To estimate the drag, the robotic fish is simplified as a cuboid, of which the length $L=17\hspace{0.33em}\mathrm{cm}$, the width $W=20\hspace{0.33em}\mathrm{cm}$, and the thickness $H=2.5\hspace{0.33em}\mathrm{cm}$. The drag that impedes the propulsion of the fish is calculated as [49]

$$F_{\mathrm{d}}={\displaystyle \frac{1}{2}}\rho WH{C}_{\mathrm{d}}{V}^2$$

(6)

where $C_{\mathrm{d}}=15.4{\left(\rho VL/\mu \right)}^{2/5}$ is the drag coefficient and $V$ is the swimming speed of the fish.

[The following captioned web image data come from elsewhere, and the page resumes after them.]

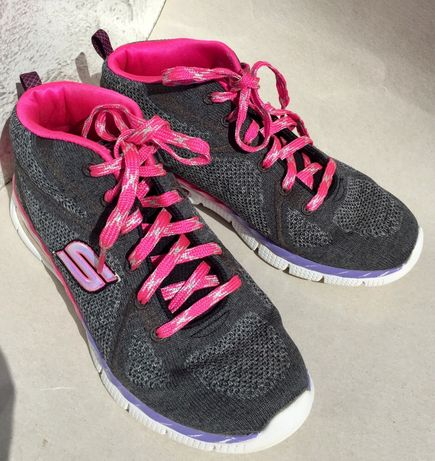 Кросівки кроссовки Skechers з США 36р для дівчинки Mamory Foarm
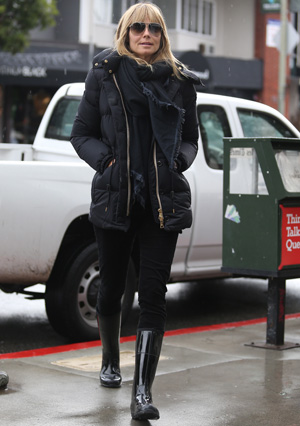 Get the look: Heidi Klum's rainy day gear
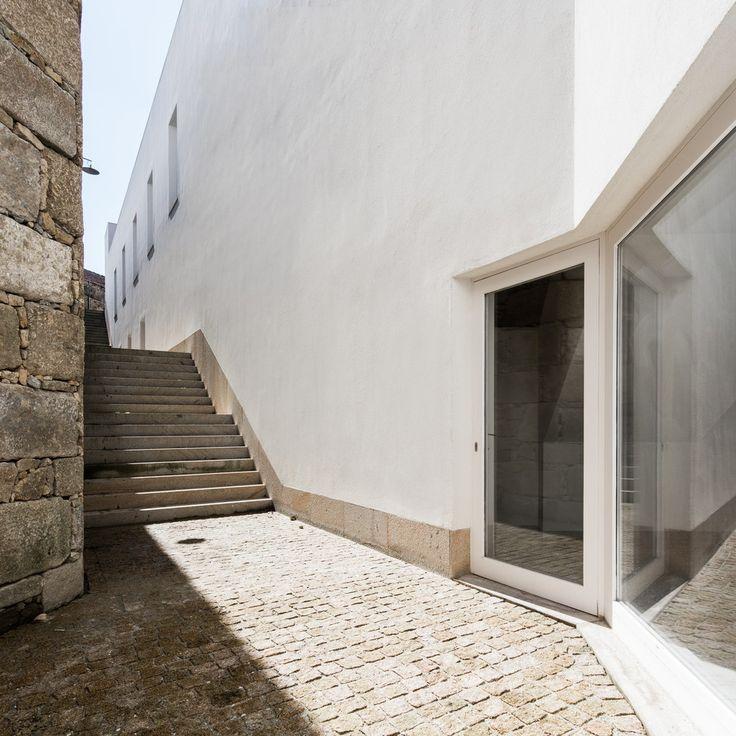 Galeria de MIEC + MMAP / Alvaro Siza + Eduardo Souto de Moura - 2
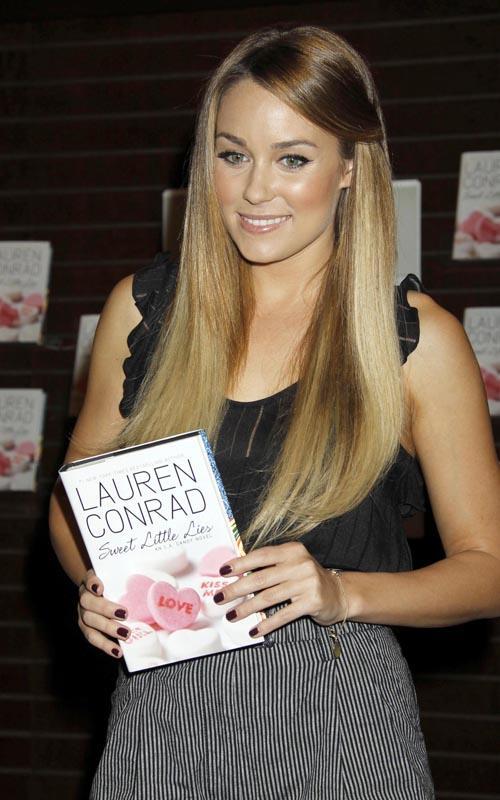 Lauren Conrad en su firma de libros Lauren10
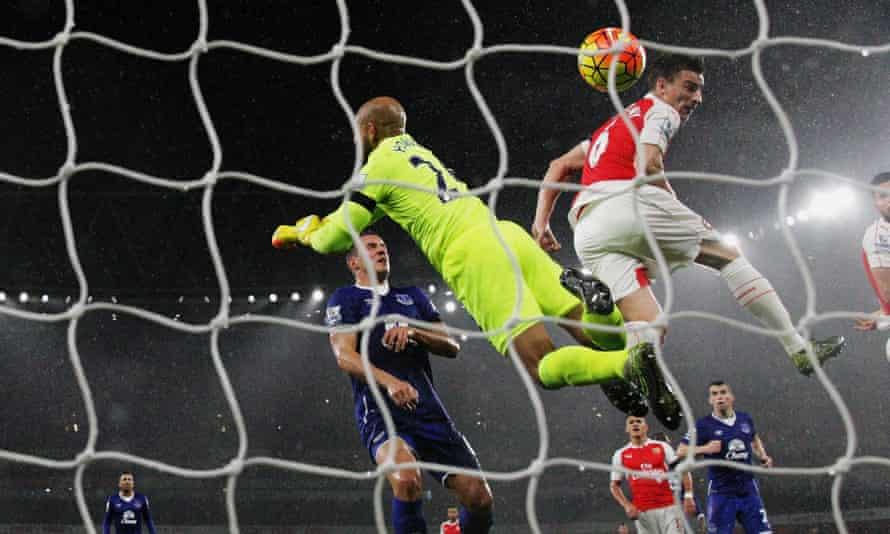 Laurent Koscielny scores for Arsenal v Everton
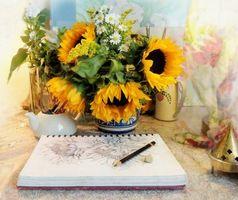 Бесплатные фото стол, ваза, цветы, подсолнухи, ромашки, тетрадь, рисунок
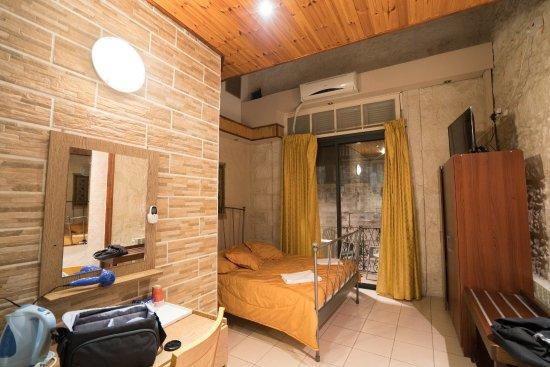 Chambre avec mezzanine et balcon au deuxième étage. - Picture of ...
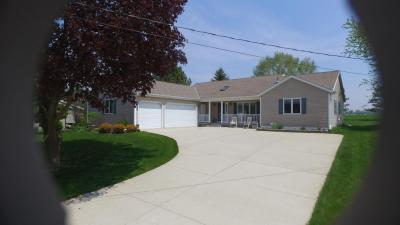 Photo of 142 E Shore Dr, Random Lake, WI 53075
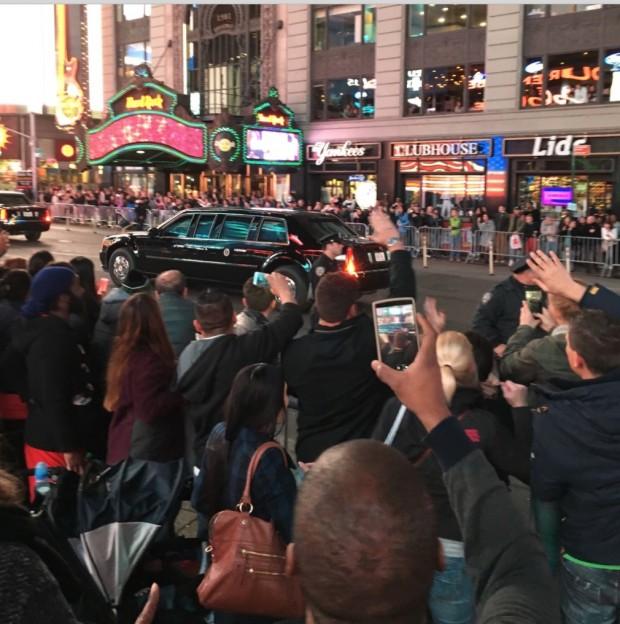"""Centenas de pessoas que estavam na região do Times Square hoje a noite conseguiram tirar foto da limousine que levava o presidente Barack Obama para o aeroporto, após apresentação do musical """"Hamilton"""". (Foto: Marcelo Bernardes)"""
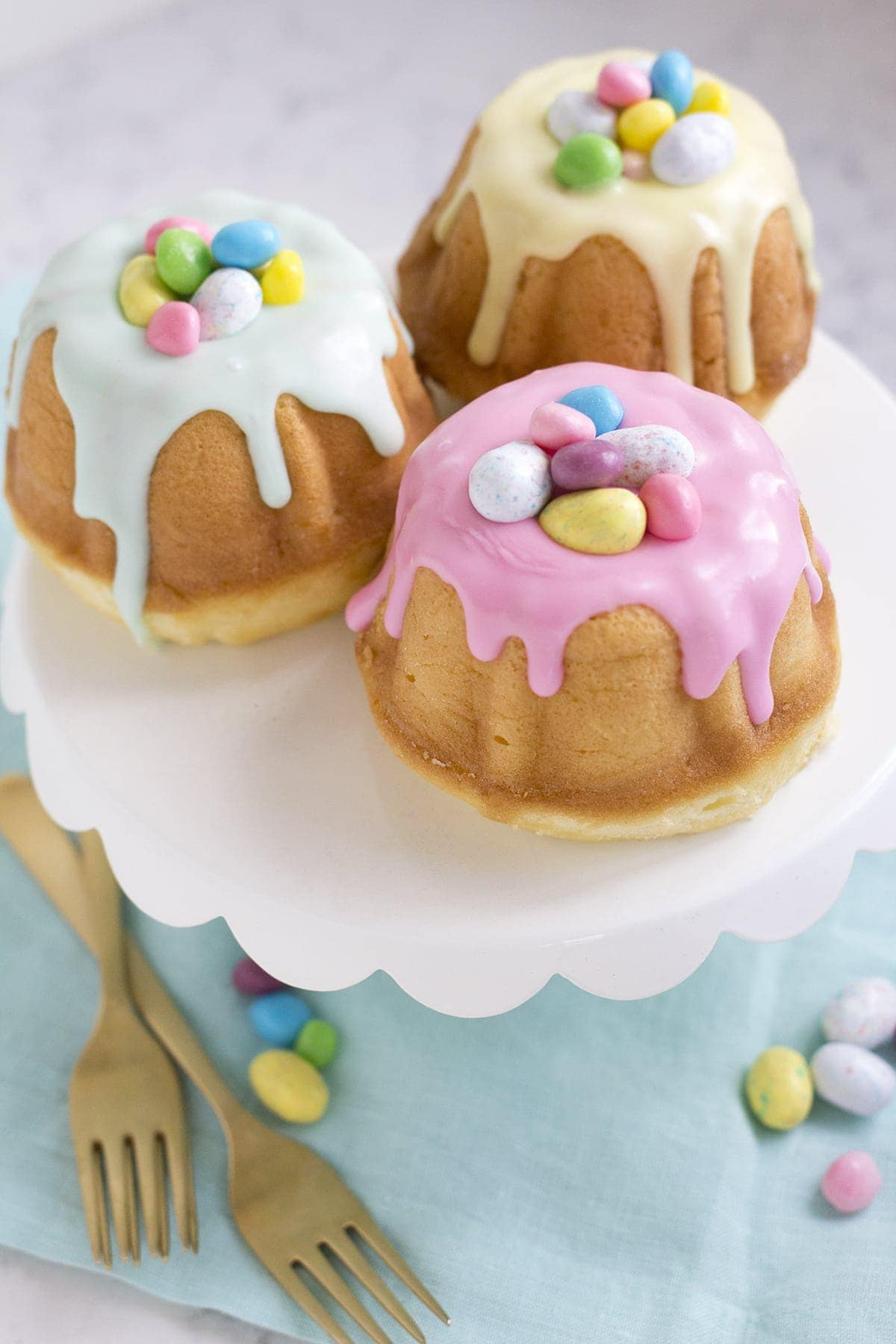 Surprise Inside Mini Easter Bundt Cakes Freutcake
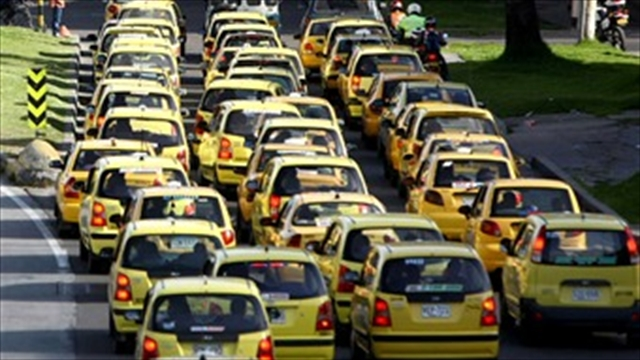 Levantan pico y placa a taxis hasta el 10 de enero en Bogotá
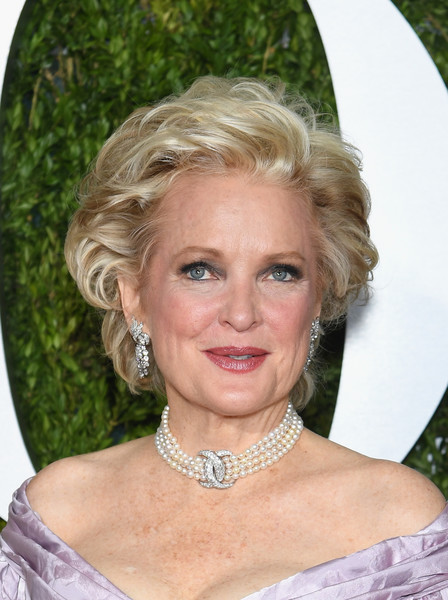 Christine Ebersole Messy Cut [hair,face,hairstyle,blond,eyebrow,chin,lady,smile,long hair,feathered hair,arrivals,christine ebersole,tony awards,radio city music hall,new york city]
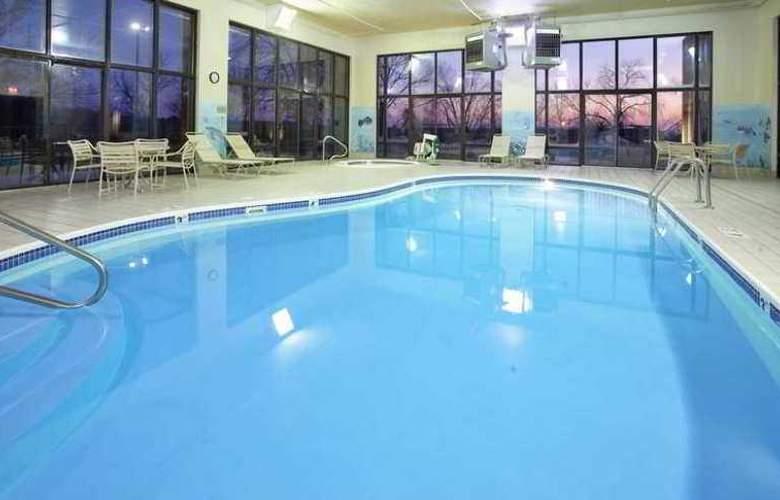 Hampton Inn Lawrence - Hotel - 8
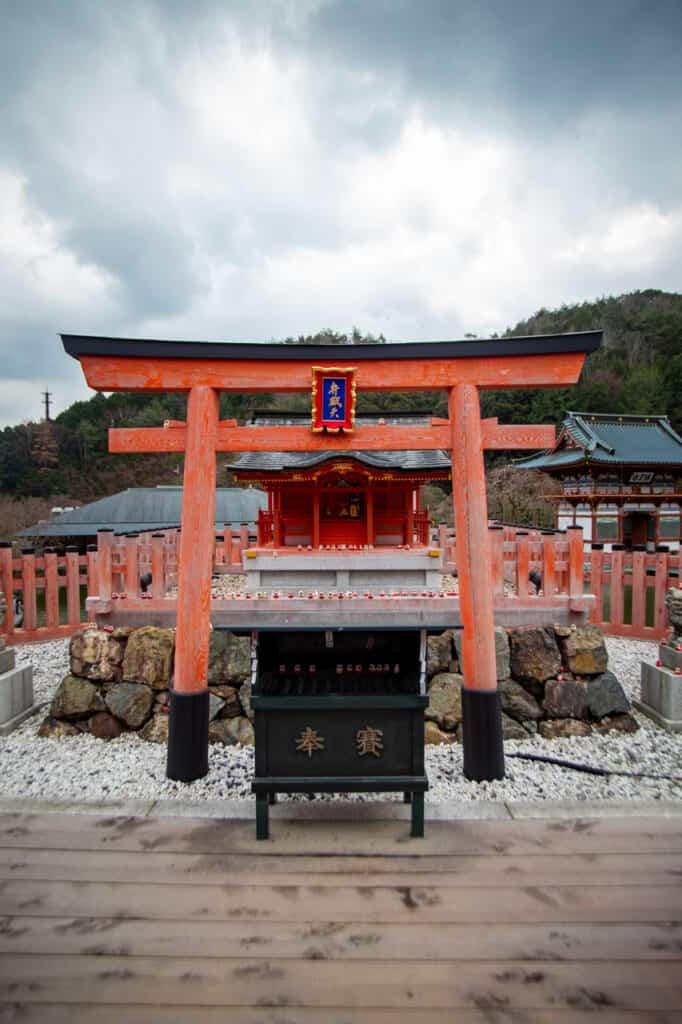 benzaiten shrine in Katsuo ji temple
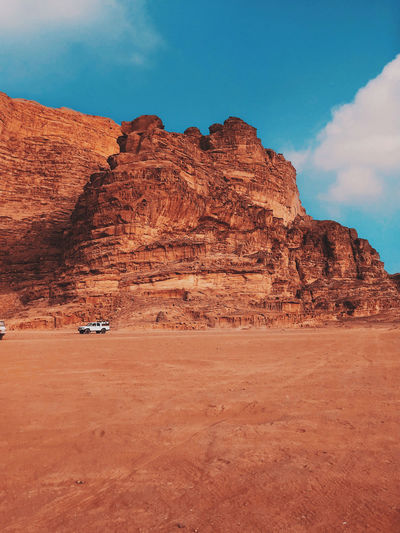 Rock formations in desert, sunny day in wadi rum .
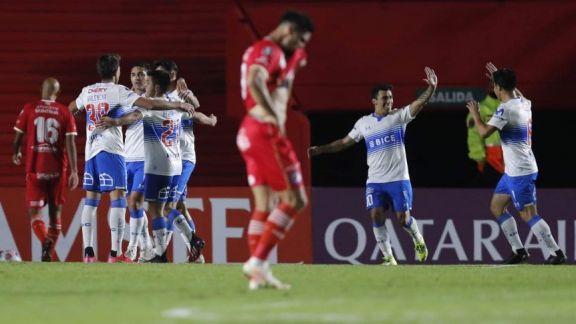 """Argentinos se quedó muy rápido con 10 jugadores y dejó su invicto copero ante la """"U"""" Católica"""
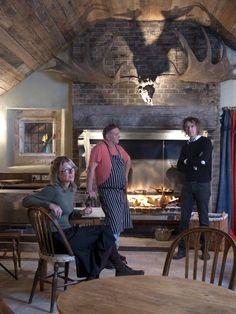 The Gunton Arms - Pub interior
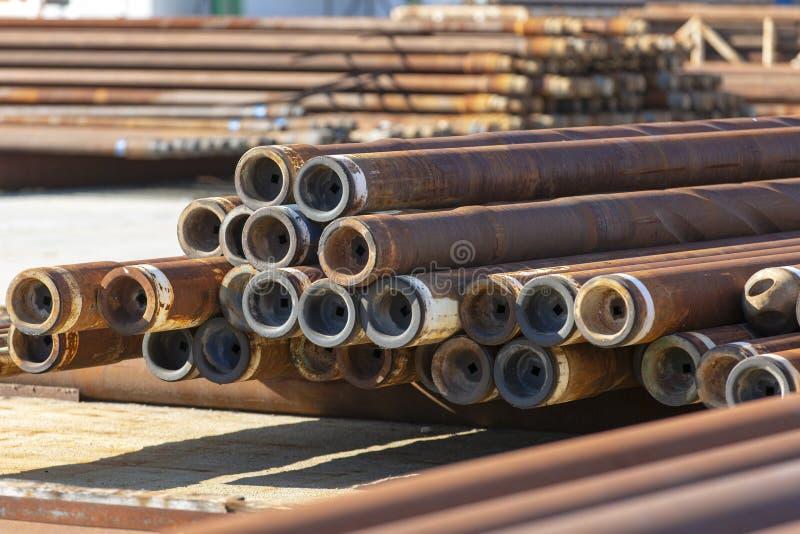 Rdzewiejący i Używać świderów kawałki Używać w przemysle paliwowym obraz stock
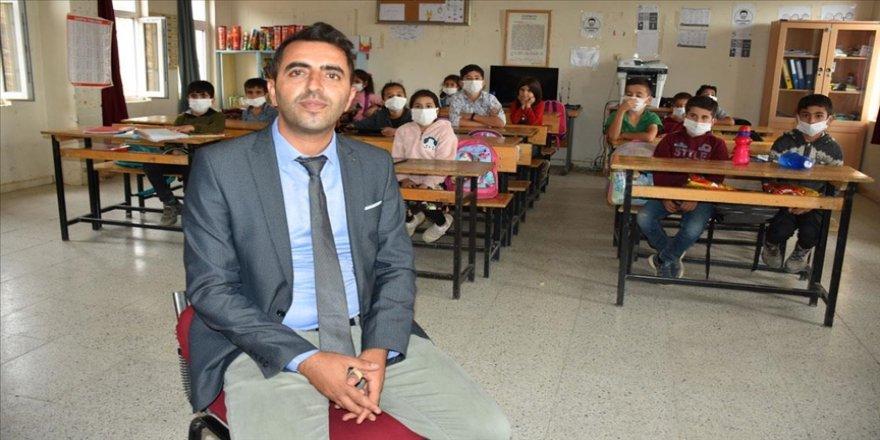 Sınır köyündeki öğrencileri için seferber oldu 'Küresel Öğretmen Ödülü'ne aday gösterildi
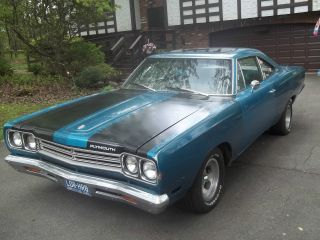 1969 Plymouth Road Runner 383 4 Speed Pillar Coupe photo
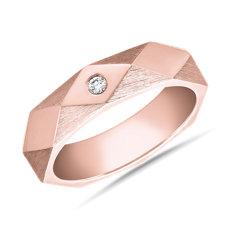 新款 18k 玫瑰金锤制菱形内圈圆弧形设计结婚戒指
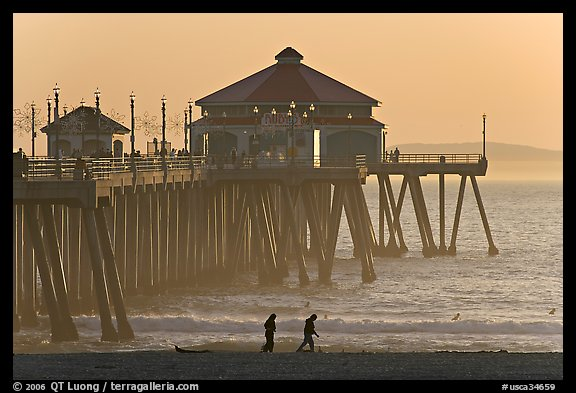 Beachgoers and Huntington Pier, late afternoon. Huntington Beach, Orange County, California, USA (color)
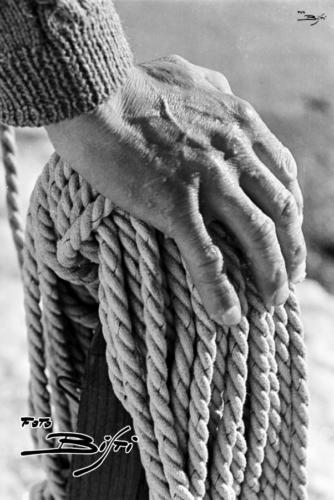400 - mano e corda - verticale
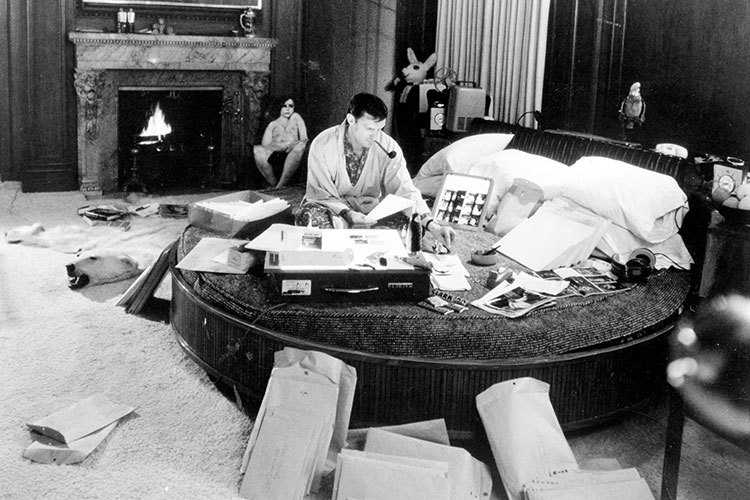 Del-cansancio-II-Hefner-working-in-his-bedroomoffice-at-the-Chicago-mansion.-Photo-provided-by-Playboy-Enterprises.jpg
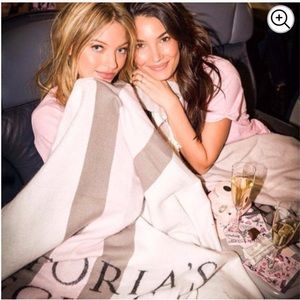 Victoria's Secret Bedding - Victoria Secret Limited Edition Gray Pink Blanket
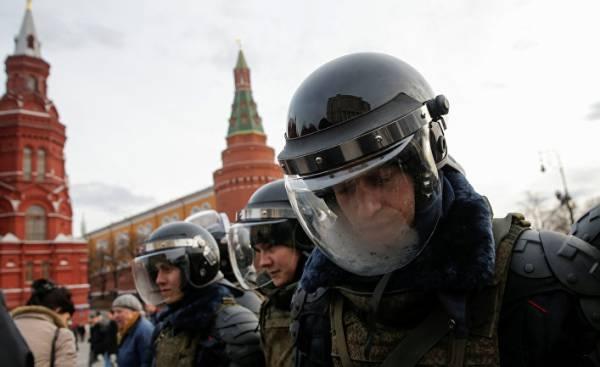 Стратегия властей в борьбе с протестом: главное – угодить Путину…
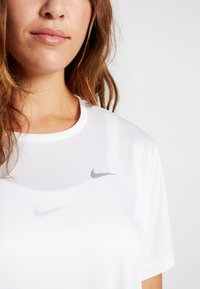 Nike Performance - DRY MILER PLUS - T-shirts med print - white/reflective silver - 5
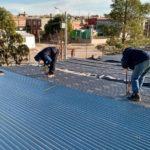 El Ministerio de Infraestructura trabaja en el arreglo del techo de la Escuela N° 7707 de Puerto Madryn que se voló tras el temporal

2.4. Experimental Measurement

2.4.1. Uniaxial Tension Test

The stiffness of the elastic rod is measured using a universal testing machine (MTS Exceed E43, MTS Industrial Systems Co., Ltd., Shanghai, China). The length of the elastic rod is $l=100.5\hspace{0.33em}\mathrm{mm}$. The side length of the square cross-section is $a=4\hspace{0.33em}\mathrm{mm}$. As shown in Figure 6a, the two ends of the elastic rod are fixed by the fixture components of the testing machine. The Young’s modulus of the material is calculated as $E=\sigma /\epsilon$, where $\sigma$ and $\epsilon$ are the axial stress and strain of the rod, respectively. $\sigma =F_{\mathrm{a}}/a^2$ and $\epsilon =\Delta l/l$, where $F_{\mathrm{a}}$ is the axial force and $\Delta l$ is the increment in length of the rod. $F_{\mathrm{a}}-\Delta l$ curve is plotted in Figure 6b. Based on the experimental results, the Young’s modulus of the rod is set as $3\hspace{0.33em}\mathrm{MPa}$.

2.4.2. Torsion Test

The experimental setup for the torsion test of the elastic rod is shown in Figure 6c, which consists of a bracket, a motor, a coupling, a clamp, and an elastic rod. A camera is used to record the rotational angle of the driving end and the morphological evolution of the rod.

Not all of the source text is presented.